Segment Start: Passage provided

The main reason its hard is that every GPU ideally needs custom tweaking the bandwidth to compute ration is different for each GPU, ideally requiring tweaking the amount of async work for each one. I dont think its overstated, but obviously YMMW (your mileage may vary). In the current state, Async compute is a nice & easy performance win. In the long run it will be interesting to see if GPUs get better at running parallel work, since we could potentially get even better wins.
Yes but 1% is a performance win as well. Hitman shows around 3% on average I believe, not 5-10%.
AMD has a lot bigger advantages than async but they've marketed it well, which makes a change for them.
^ Yes, but it seems for console ports, it's most likely going to be the case of developers squeezing the last ounce of performance from underpowered XB1/PS4. If the games are originally designed for those consoles to take advantage of Async Compute, it directly translates into a win for PC hardware that supports it. Otoh, Steam data shows that most GPUs (NV) don't support this functionality. This means if an XB1/PS4 game doesn't have Async Compute, it means the developer has to spend extra resources incorporating it into the PC version. How likely are they to do this when AMD's market share is 20-21% right now? It's up to AMD to work with developers then or the rest seems to be dictated by the nature of GCN-optimized XB1/PS4 ports.
If Pascal barely improves Async Compute, add another 2+ years of software delay because it would mean hardware wise Async Compute still won't be mainstream. It's a shame really since AC is a performance boosting feature on more advanced GPU architectures. Who doesn't want another 10-30% boost in performance from hardware that allows parallel processing? I guess the answer to that is obvious...

Segment End: Passage provided

> **Instructions for the task**
Summarize the forum thread on async compute above in two sentences.

Segment Start: Extracted entries

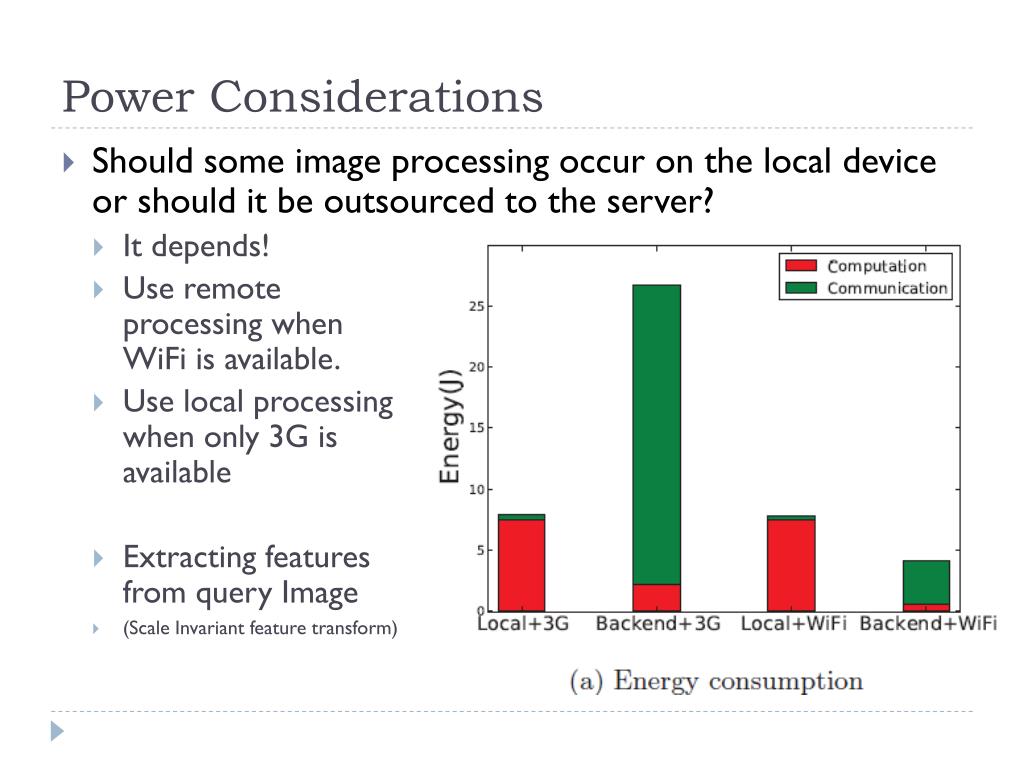 Power Considerations

Should some image processing occur on the local device or should it be outsourced to the server?

It depends!

Use remote processing when WiFi is available.

Use local processing when only 3G is available

Extracting features from query Image

(Scale Invariant feature transform)

Computation
Communication

Energy(J)

25
20
15
10
5
0

Local+3G
Backend+3G
Local+WiFi
Backend+WiFi

(a) Energy consumption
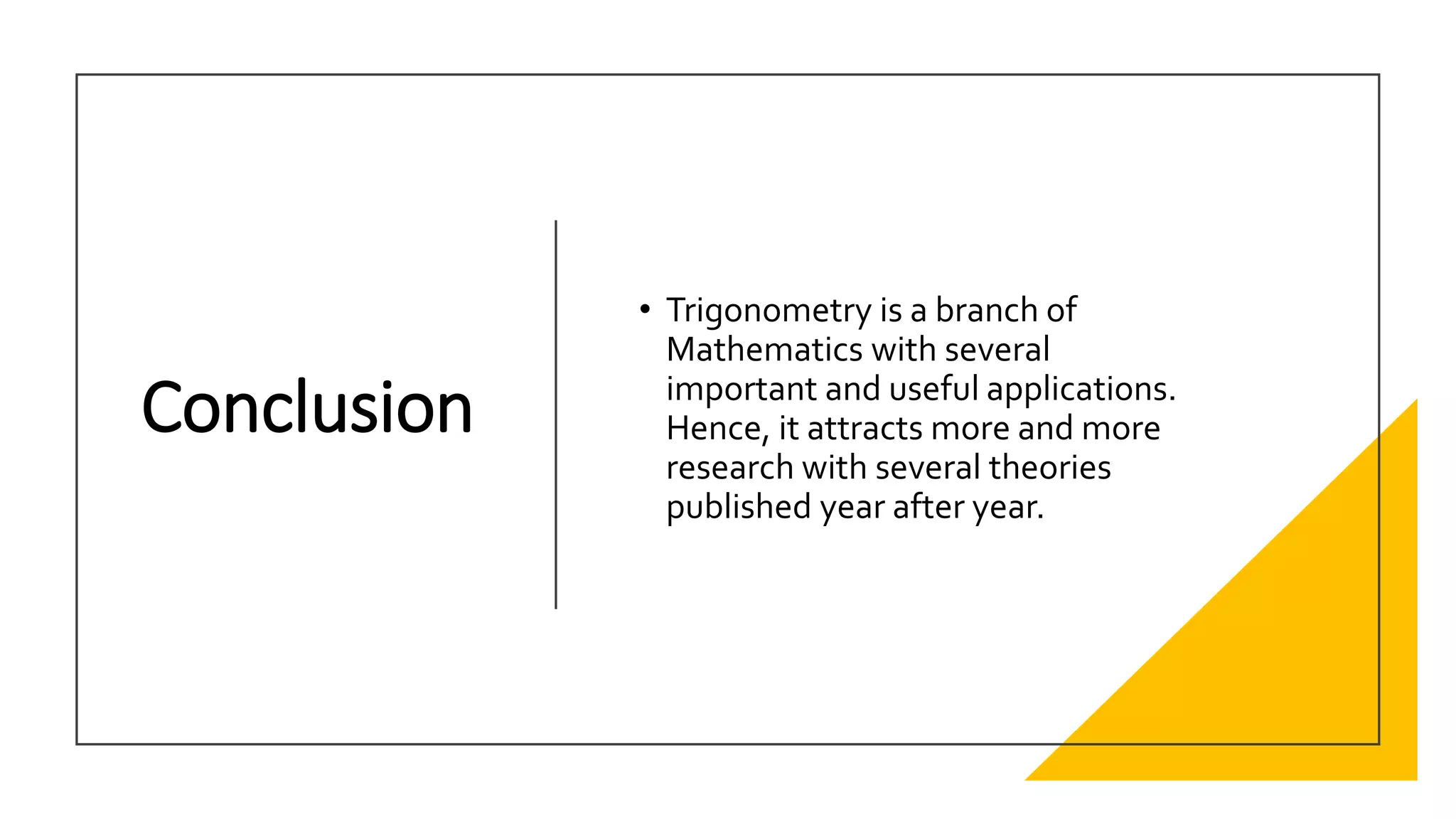 Conclusion

• Trigonometry is a branch of Mathematics with several important and useful applications. Hence, it attracts more and more research with several theories published year after year.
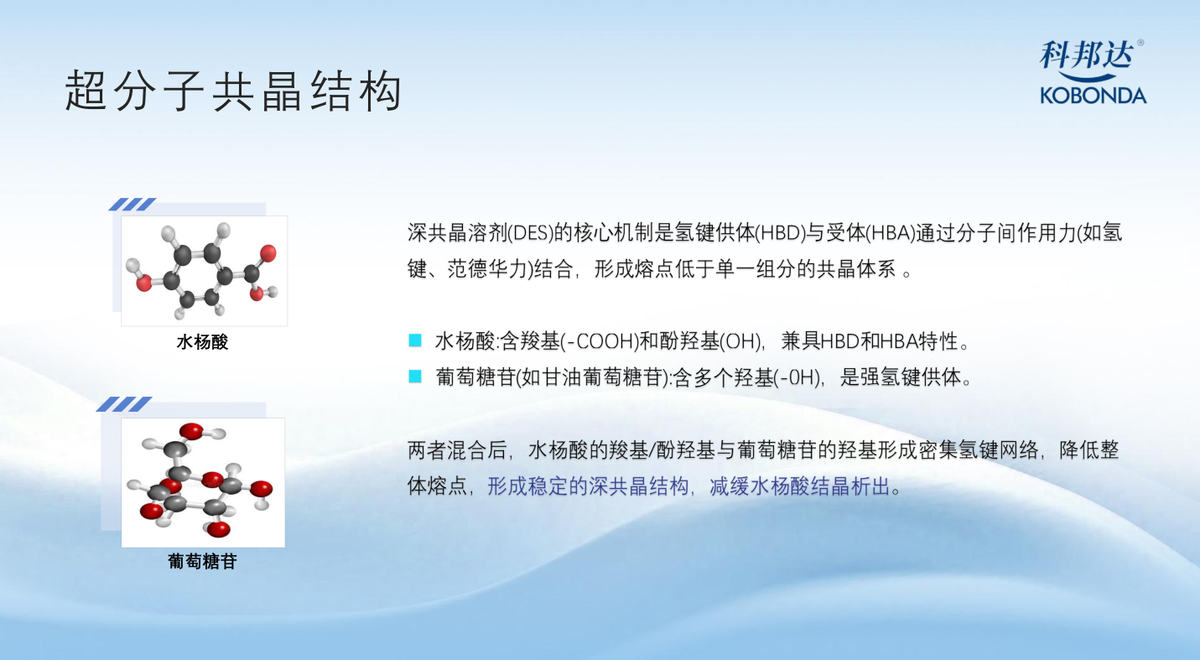 超分子共晶结构

科邦达®
KOBONDA

水杨酸

葡萄糖苷

深共晶溶剂(DES)的核心机制是氢键供体(HBD)与受体(HBA)通过分子间作用力(如氢键、范德华力)结合，形成熔点低于单一组分的共晶体系 。

水杨酸:含羧基(-COOH)和酚羟基(OH)，兼具HBD和HBA特性。

葡萄糖苷(如甘油葡萄糖苷):含多个羟基(-0H)，是强氢键供体。

两者混合后，水杨酸的羧基/酚羟基与葡萄糖苷的羟基形成密集氢键网络，降低整体熔点，形成稳定的深共晶结构，减缓水杨酸结晶析出。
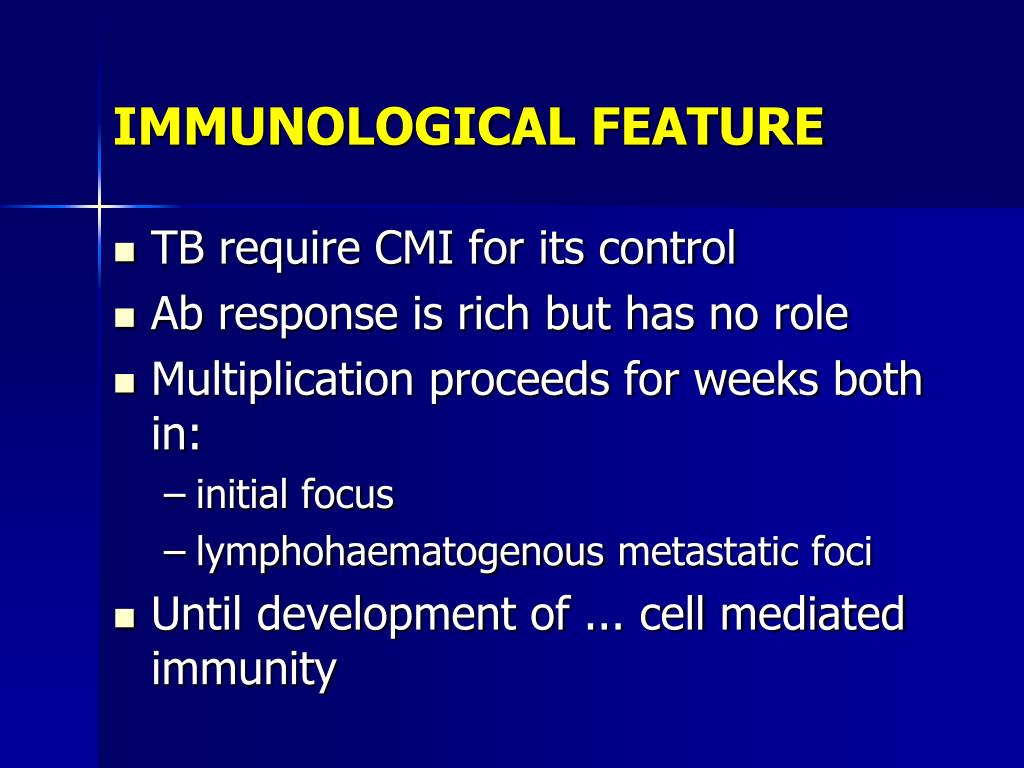 IMMUNOLOGICAL FEATURE

- TB require CMI for its control
- Ab response is rich but has no role
- Multiplication proceeds for weeks both in:
  – initial focus
  – lymphohaematogenous metastatic foci
- Until development of ... cell mediated immunity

Segment End: Extracted entries

> **Task response**
Async compute is called a nice and easy performance win, though it is hard to do well because each GPU ideally needs its own tuning of the async workload, and one poster puts the gain in Hitman at around 3% rather than 5-10%. Console ports built to use it on the XB1/PS4 would carry that benefit to supporting PC hardware, but Steam data shows most GPUs lack support and AMD's market share is 20-21%, and if Pascal barely improves async compute, its mainstream arrival could slip by two or more years.